Is Spraying Ants Genocide?
on Tuesday, 12 April 2016. Posted in Questions and Answers
Are we talking mass murder?
Question:
We recently had an ant problem in our home. Without thinking too much I purchased an ant-rid product and placed a handful of bait traps near where they seemed to be coming inside. The traps contain a delayed reaction poison within sweet ant food which worker ants take back to the nest and pass on to others - including the queen - before dying.
I now feel a tremendous amount of guilt for the eventual mass extermination I will be causing, especially now at this time of the year around Holocaust remembrance and thinking about the correlations. I can't help but think of how easy it is for so many of us all to use pest control methods of this nature without blinking an eye.
Answer:
With issues like this, we need to take a step back and analyze the basic axioms that form our morality. Where do we get our view of right and wrong from? What makes something moral or immoral? Who decides the definition of good and evil?
There can be only two answers to this. Either G-d decides, or each person for themselves. Either there is an absolute definition of right and wrong, or it is a matter of personal taste - whatever I think or feel based on whatever influences I have in my life.
The choice between these two answers has major ramifications. If G-d determines morality, then morality really exists. It is unchanging. It is absolute. But if morality is something that we determine, then there is no real morality, just opinions. It is all relative. What is evil for me may be righteousness for you. And neither of us can say I am right - it is just what I think.
Judaism says that there really is right and wrong, and that an unchanging divine code of morality has been communicated to us through the Torah. And so in questions of morality we need to explore what the Torah says, rather than what popular opinion or my feelings say.
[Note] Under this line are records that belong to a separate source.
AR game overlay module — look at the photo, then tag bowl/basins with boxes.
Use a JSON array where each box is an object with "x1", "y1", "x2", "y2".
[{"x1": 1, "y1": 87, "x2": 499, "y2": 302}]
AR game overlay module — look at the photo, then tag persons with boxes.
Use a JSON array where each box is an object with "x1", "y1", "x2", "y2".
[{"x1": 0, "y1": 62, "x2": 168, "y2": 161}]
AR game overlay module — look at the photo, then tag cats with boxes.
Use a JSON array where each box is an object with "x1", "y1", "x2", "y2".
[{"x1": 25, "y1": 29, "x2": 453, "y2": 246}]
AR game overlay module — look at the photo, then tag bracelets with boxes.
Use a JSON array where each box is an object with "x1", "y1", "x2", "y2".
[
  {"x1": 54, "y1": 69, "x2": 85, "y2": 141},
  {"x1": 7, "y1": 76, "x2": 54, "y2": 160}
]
The Torah is clear that a wanton act of cruelty towards an animal is forbidden. We are to treat every living being with compassion.
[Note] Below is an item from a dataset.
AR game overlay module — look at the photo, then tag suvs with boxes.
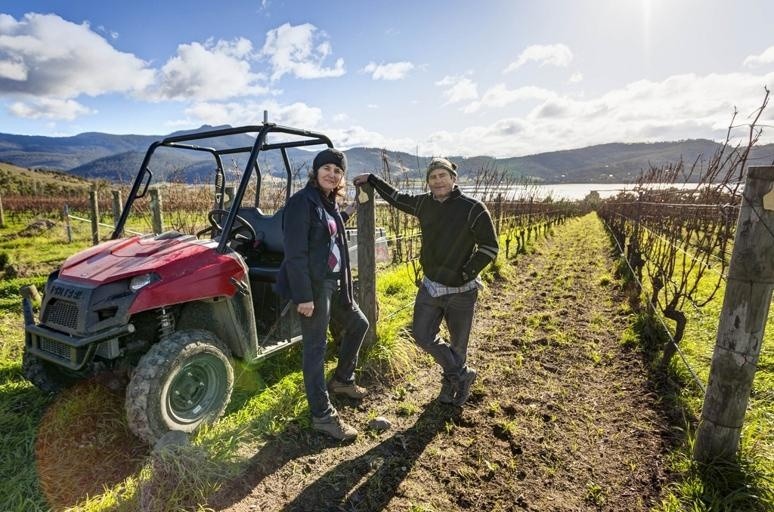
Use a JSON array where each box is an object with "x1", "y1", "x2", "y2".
[{"x1": 21, "y1": 108, "x2": 389, "y2": 452}]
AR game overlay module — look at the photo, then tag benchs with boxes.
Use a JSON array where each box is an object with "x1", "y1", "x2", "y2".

It is also clear that human life and animal life are not equal. Every life deserves to be respected because every life has a purpose. But only humans are created in G-d's image, and thus have eternal and intrinsic worth.
This means that humans have the ability and responsibility to live morally and increase goodness in the world. Animals do not have this responsibility.
Humans have the right to utilise the animal, plant and mineral world to help us actualise our mission. We have the right to eat other life forms if we will use the energy thus absorbed for doing good and furthering the world. But we have no right to kill an animal or destroy a plant for no productive purpose.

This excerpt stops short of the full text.